Summary
This YouTube transcript discusses teacher awareness of student biases regarding academic performance. Overconfident students, despite positive feedback, may underestimate their abilities, while underconfident students may overestimate their struggles. The speaker suggests using models and coaching to help students accurately assess their skills, promoting a more realistic self-perception. A study highlighted that positive self-belief encourages risk-taking and progress, while excessive self-confidence can lead to decreased error detection. The importance of providing constructive feedback and fostering a growth mindset is emphasized.
What are the implications for teachers?
Based on the sources, here are some implications for teachers regarding student bias:
- Awareness of biases is crucial. Teachers should be aware of their students’ biases, such as students who believe they will do poorly despite positive feedback and students who are overconfident despite receiving low grades.
- Understanding students’ self-perception is important. Teachers need to understand how students perceive their own abilities and where they believe they stand in the class. Asking students to rank themselves can provide insights into their self-perception.
- Overconfident students may disregard feedback.
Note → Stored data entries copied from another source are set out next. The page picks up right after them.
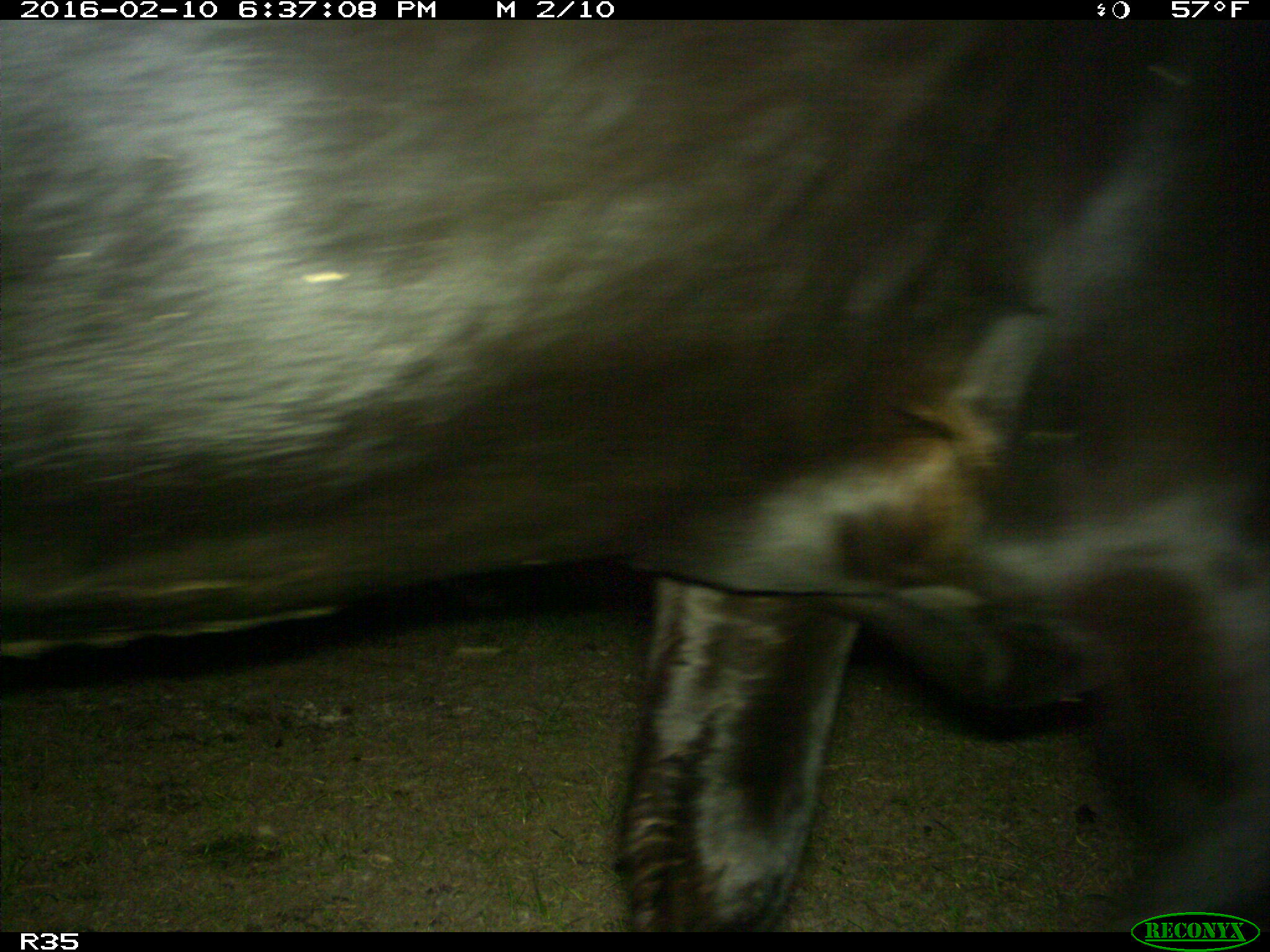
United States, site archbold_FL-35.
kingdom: Animalia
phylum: Chordata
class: Mammalia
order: Artiodactyla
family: Bovidae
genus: Bos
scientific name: Bos taurus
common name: domestic cow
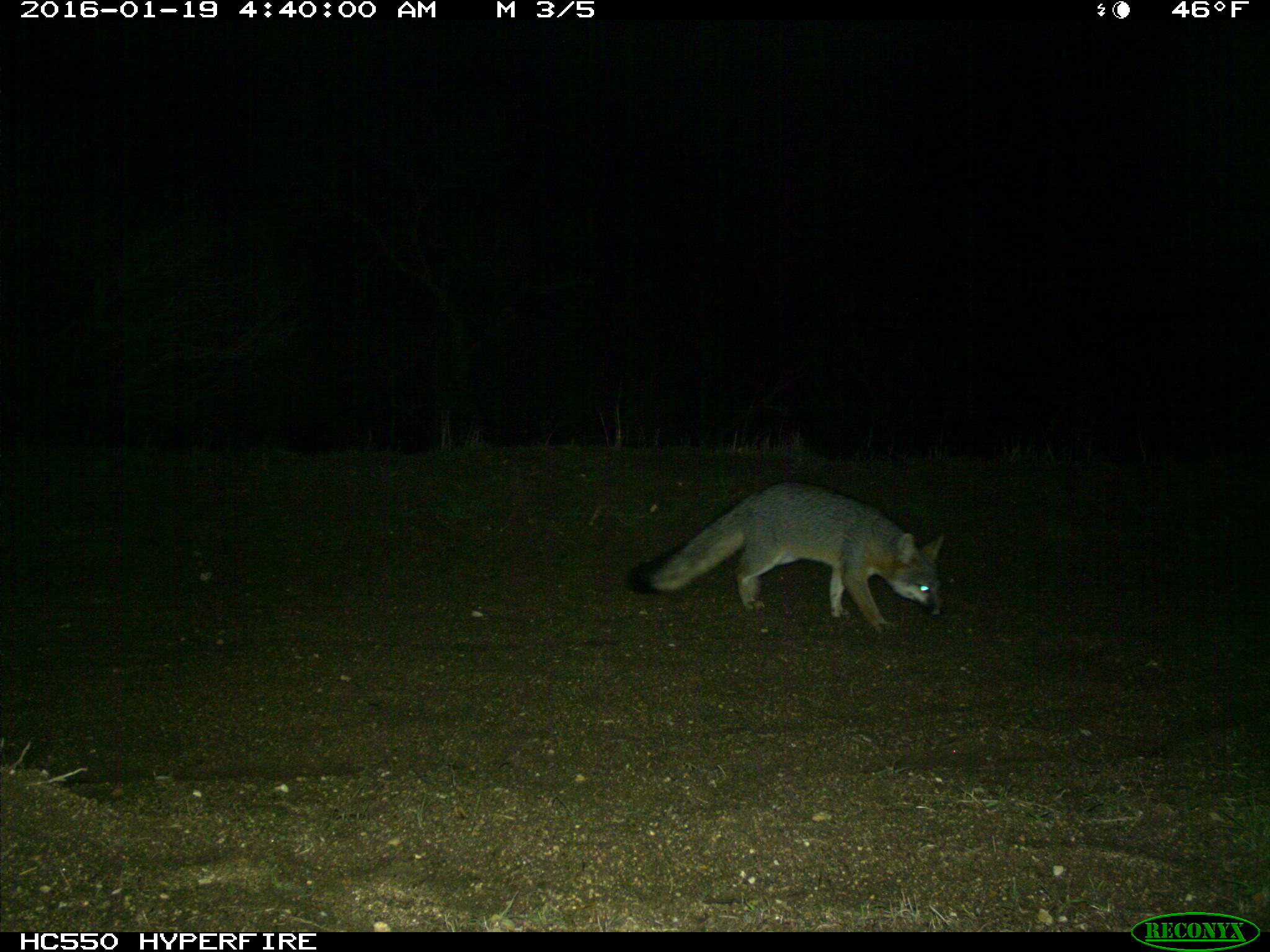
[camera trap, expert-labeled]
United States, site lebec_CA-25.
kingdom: Animalia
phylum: Chordata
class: Mammalia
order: Carnivora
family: Canidae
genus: Urocyon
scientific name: Urocyon cinereoargenteus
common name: gray fox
Urocyon cinereoargenteus (gray fox).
Teachers should be aware that overconfident students may disregard feedback because their perception of their understanding does not align with their actual understanding.
- Models and coaching are effective strategies. Using models and coaching can help students see where they stand in relation to others and understand what they need to do to improve.
- Comparative judgment and exemplars can be helpful. Using comparative judgment and exemplars can help overconfident students realize they may not be as good as they think, and help under-confident students see they are better than they think.
- Low confidence students may have a negative narrative. Teachers must be aware that students who are struggling may have developed a negative narrative about their abilities, and teachers should work to break down this narrative.
- Positive beliefs can encourage risk-taking. Students who believe they are good at something are more likely to take creative risks which can lead to learning and progress.
- Overconfidence can lead to mistakes. Top-performing students with a massive belief in themselves may make more mistakes because their error detection goes down.
- Boys tend to overstate their understanding. Boys, more than girls, tend to overstate their understanding across all achievement levels.
- Feedback should be carefully considered. Teachers may need to adjust how they provide feedback, especially to low-achieving boys, to avoid perpetuating an inaccurate sense of their abilities. For example, writing “some wider reading done” can be interpreted positively by a student, even if it was meant to convey that the student’s work was only at a level 2 out of 5, and therefore giving more specific feedback like “more wide reading needed” may help them understand the feedback more clearly.
- Calibration is key. Teachers should strive to align students’ perceptions of their understanding with their actual understanding.
- Encouragement is beneficial for some students. Encouraging students at the lower end can foster a more positive feeling about their abilities and promote risk-taking.
- Negativity can be a motivator. Negativity bias can be a motivator for high-achieving students and teachers should be aware of this.
- Clarity in expectations is important. When students want to do better, teachers should be clear on the steps they can take to improve.
- Knowing students’ biases is useful. Even knowing if a low achieving boy has illusory superiority is useful as a teacher because you can then recalibrate their understanding.